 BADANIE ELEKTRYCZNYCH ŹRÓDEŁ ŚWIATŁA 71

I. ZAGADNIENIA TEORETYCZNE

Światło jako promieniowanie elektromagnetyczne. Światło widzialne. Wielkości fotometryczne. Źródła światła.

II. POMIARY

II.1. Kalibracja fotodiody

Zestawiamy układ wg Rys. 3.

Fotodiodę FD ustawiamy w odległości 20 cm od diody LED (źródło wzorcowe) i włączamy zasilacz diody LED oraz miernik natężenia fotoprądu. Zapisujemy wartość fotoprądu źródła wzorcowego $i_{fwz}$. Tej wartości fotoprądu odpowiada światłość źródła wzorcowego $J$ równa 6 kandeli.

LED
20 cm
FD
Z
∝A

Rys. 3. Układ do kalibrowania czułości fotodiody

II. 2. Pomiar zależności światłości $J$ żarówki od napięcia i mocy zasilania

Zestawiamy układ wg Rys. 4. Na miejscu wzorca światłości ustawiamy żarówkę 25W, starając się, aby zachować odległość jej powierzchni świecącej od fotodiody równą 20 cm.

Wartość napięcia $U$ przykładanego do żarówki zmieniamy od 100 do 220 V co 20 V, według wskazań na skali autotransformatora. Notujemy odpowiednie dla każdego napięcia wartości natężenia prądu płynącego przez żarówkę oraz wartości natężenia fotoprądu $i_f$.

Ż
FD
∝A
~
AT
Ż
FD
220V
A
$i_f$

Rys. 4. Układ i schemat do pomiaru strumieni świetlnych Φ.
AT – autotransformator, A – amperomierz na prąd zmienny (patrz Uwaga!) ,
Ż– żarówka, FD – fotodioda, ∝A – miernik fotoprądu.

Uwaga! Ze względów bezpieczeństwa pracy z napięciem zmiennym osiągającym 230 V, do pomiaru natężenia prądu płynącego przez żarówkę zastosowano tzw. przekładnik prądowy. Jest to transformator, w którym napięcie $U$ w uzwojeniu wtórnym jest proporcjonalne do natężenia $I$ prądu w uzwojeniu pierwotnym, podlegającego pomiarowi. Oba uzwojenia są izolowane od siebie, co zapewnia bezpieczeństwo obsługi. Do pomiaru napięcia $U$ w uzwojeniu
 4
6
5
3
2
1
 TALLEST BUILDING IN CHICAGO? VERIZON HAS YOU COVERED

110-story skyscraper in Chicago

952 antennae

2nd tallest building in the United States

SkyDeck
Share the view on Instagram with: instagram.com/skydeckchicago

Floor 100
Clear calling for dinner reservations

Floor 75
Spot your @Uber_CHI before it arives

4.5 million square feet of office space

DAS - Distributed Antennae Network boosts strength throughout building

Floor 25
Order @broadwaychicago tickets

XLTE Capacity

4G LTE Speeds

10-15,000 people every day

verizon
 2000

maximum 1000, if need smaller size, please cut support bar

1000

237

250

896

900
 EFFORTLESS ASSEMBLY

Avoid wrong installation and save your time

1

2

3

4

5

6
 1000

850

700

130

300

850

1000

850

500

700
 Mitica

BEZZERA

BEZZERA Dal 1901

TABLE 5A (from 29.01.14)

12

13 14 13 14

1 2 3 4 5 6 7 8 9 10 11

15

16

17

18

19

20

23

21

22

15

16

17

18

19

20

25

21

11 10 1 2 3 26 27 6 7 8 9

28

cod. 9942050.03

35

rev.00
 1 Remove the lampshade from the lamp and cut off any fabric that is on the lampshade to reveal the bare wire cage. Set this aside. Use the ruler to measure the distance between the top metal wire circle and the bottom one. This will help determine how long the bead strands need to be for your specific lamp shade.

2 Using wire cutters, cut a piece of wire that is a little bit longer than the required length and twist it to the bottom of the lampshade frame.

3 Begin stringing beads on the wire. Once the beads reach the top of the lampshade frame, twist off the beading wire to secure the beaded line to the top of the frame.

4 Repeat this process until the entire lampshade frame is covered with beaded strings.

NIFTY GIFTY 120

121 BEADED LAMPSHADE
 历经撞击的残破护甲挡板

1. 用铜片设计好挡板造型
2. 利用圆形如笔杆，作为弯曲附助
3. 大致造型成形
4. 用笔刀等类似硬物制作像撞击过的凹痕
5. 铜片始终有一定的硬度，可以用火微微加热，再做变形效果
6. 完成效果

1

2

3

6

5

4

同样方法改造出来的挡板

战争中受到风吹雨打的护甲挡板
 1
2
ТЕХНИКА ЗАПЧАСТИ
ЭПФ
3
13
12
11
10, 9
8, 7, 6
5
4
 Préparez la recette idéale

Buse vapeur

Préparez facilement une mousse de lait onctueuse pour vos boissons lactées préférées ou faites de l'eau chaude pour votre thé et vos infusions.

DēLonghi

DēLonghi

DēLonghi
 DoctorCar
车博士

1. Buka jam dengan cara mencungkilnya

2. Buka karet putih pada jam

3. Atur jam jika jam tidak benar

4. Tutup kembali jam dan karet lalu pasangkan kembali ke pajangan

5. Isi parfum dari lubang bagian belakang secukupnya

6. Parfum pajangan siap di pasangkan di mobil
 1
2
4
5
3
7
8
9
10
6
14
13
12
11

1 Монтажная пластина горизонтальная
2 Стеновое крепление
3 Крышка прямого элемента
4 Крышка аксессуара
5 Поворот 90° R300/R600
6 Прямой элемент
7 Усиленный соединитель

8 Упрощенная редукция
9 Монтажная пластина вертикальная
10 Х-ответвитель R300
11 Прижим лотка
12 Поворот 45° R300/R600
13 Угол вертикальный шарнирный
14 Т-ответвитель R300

Problem to solve: Output the entire listing precisely as it stands.

Answer area:
 BADANIE ELEKTRYCZNYCH ŹRÓDEŁ ŚWIATŁA 71

I. ZAGADNIENIA TEORETYCZNE

Światło jako promieniowanie elektromagnetyczne. Światło widzialne. Wielkości fotometryczne. Źródła światła.

II. POMIARY

II.1. Kalibracja fotodiody

Zestawiamy układ wg Rys. 3.

Fotodiodę FD ustawiamy w odległości 20 cm od diody LED (źródło wzorcowe) i włączamy zasilacz diody LED oraz miernik natężenia fotoprądu. Zapisujemy wartość fotoprądu źródła wzorcowego $i_{fwz}$. Tej wartości fotoprądu odpowiada światłość źródła wzorcowego $J$ równa 6 kandeli.

LED
20 cm
FD
Z
∝A

Rys. 3. Układ do kalibrowania czułości fotodiody

II. 2. Pomiar zależności światłości $J$ żarówki od napięcia i mocy zasilania

Zestawiamy układ wg Rys. 4. Na miejscu wzorca światłości ustawiamy żarówkę 25W, starając się, aby zachować odległość jej powierzchni świecącej od fotodiody równą 20 cm.

Wartość napięcia $U$ przykładanego do żarówki zmieniamy od 100 do 220 V co 20 V, według wskazań na skali autotransformatora. Notujemy odpowiednie dla każdego napięcia wartości natężenia prądu płynącego przez żarówkę oraz wartości natężenia fotoprądu $i_f$.

Ż
FD
∝A
~
AT
Ż
FD
220V
A
$i_f$

Rys. 4. Układ i schemat do pomiaru strumieni świetlnych Φ.
AT – autotransformator, A – amperomierz na prąd zmienny (patrz Uwaga!) ,
Ż– żarówka, FD – fotodioda, ∝A – miernik fotoprądu.

Uwaga! Ze względów bezpieczeństwa pracy z napięciem zmiennym osiągającym 230 V, do pomiaru natężenia prądu płynącego przez żarówkę zastosowano tzw. przekładnik prądowy. Jest to transformator, w którym napięcie $U$ w uzwojeniu wtórnym jest proporcjonalne do natężenia $I$ prądu w uzwojeniu pierwotnym, podlegającego pomiarowi. Oba uzwojenia są izolowane od siebie, co zapewnia bezpieczeństwo obsługi. Do pomiaru napięcia $U$ w uzwojeniu
 4
6
5
3
2
1
 TALLEST BUILDING IN CHICAGO? VERIZON HAS YOU COVERED

110-story skyscraper in Chicago

952 antennae

2nd tallest building in the United States

SkyDeck
Share the view on Instagram with: instagram.com/skydeckchicago

Floor 100
Clear calling for dinner reservations

Floor 75
Spot your @Uber_CHI before it arives

4.5 million square feet of office space

DAS - Distributed Antennae Network boosts strength throughout building

Floor 25
Order @broadwaychicago tickets

XLTE Capacity

4G LTE Speeds

10-15,000 people every day

verizon
 2000

maximum 1000, if need smaller size, please cut support bar

1000

237

250

896

900
 EFFORTLESS ASSEMBLY

Avoid wrong installation and save your time

1

2

3

4

5

6
 1000

850

700

130

300

850

1000

850

500

700
 Mitica

BEZZERA

BEZZERA Dal 1901

TABLE 5A (from 29.01.14)

12

13 14 13 14

1 2 3 4 5 6 7 8 9 10 11

15

16

17

18

19

20

23

21

22

15

16

17

18

19

20

25

21

11 10 1 2 3 26 27 6 7 8 9

28

cod. 9942050.03

35

rev.00
 1 Remove the lampshade from the lamp and cut off any fabric that is on the lampshade to reveal the bare wire cage. Set this aside. Use the ruler to measure the distance between the top metal wire circle and the bottom one. This will help determine how long the bead strands need to be for your specific lamp shade.

2 Using wire cutters, cut a piece of wire that is a little bit longer than the required length and twist it to the bottom of the lampshade frame.

3 Begin stringing beads on the wire. Once the beads reach the top of the lampshade frame, twist off the beading wire to secure the beaded line to the top of the frame.

4 Repeat this process until the entire lampshade frame is covered with beaded strings.

NIFTY GIFTY 120

121 BEADED LAMPSHADE
 历经撞击的残破护甲挡板

1. 用铜片设计好挡板造型
2. 利用圆形如笔杆，作为弯曲附助
3. 大致造型成形
4. 用笔刀等类似硬物制作像撞击过的凹痕
5. 铜片始终有一定的硬度，可以用火微微加热，再做变形效果
6. 完成效果

1

2

3

6

5

4

同样方法改造出来的挡板

战争中受到风吹雨打的护甲挡板
 1
2
ТЕХНИКА ЗАПЧАСТИ
ЭПФ
3
13
12
11
10, 9
8, 7, 6
5
4
 Préparez la recette idéale

Buse vapeur

Préparez facilement une mousse de lait onctueuse pour vos boissons lactées préférées ou faites de l'eau chaude pour votre thé et vos infusions.

DēLonghi

DēLonghi

DēLonghi
 DoctorCar
车博士

1. Buka jam dengan cara mencungkilnya

2. Buka karet putih pada jam

3. Atur jam jika jam tidak benar

4. Tutup kembali jam dan karet lalu pasangkan kembali ke pajangan

5. Isi parfum dari lubang bagian belakang secukupnya

6. Parfum pajangan siap di pasangkan di mobil
 1
2
4
5
3
7
8
9
10
6
14
13
12
11

1 Монтажная пластина горизонтальная
2 Стеновое крепление
3 Крышка прямого элемента
4 Крышка аксессуара
5 Поворот 90° R300/R600
6 Прямой элемент
7 Усиленный соединитель

8 Упрощенная редукция
9 Монтажная пластина вертикальная
10 Х-ответвитель R300
11 Прижим лотка
12 Поворот 45° R300/R600
13 Угол вертикальный шарнирный
14 Т-ответвитель R300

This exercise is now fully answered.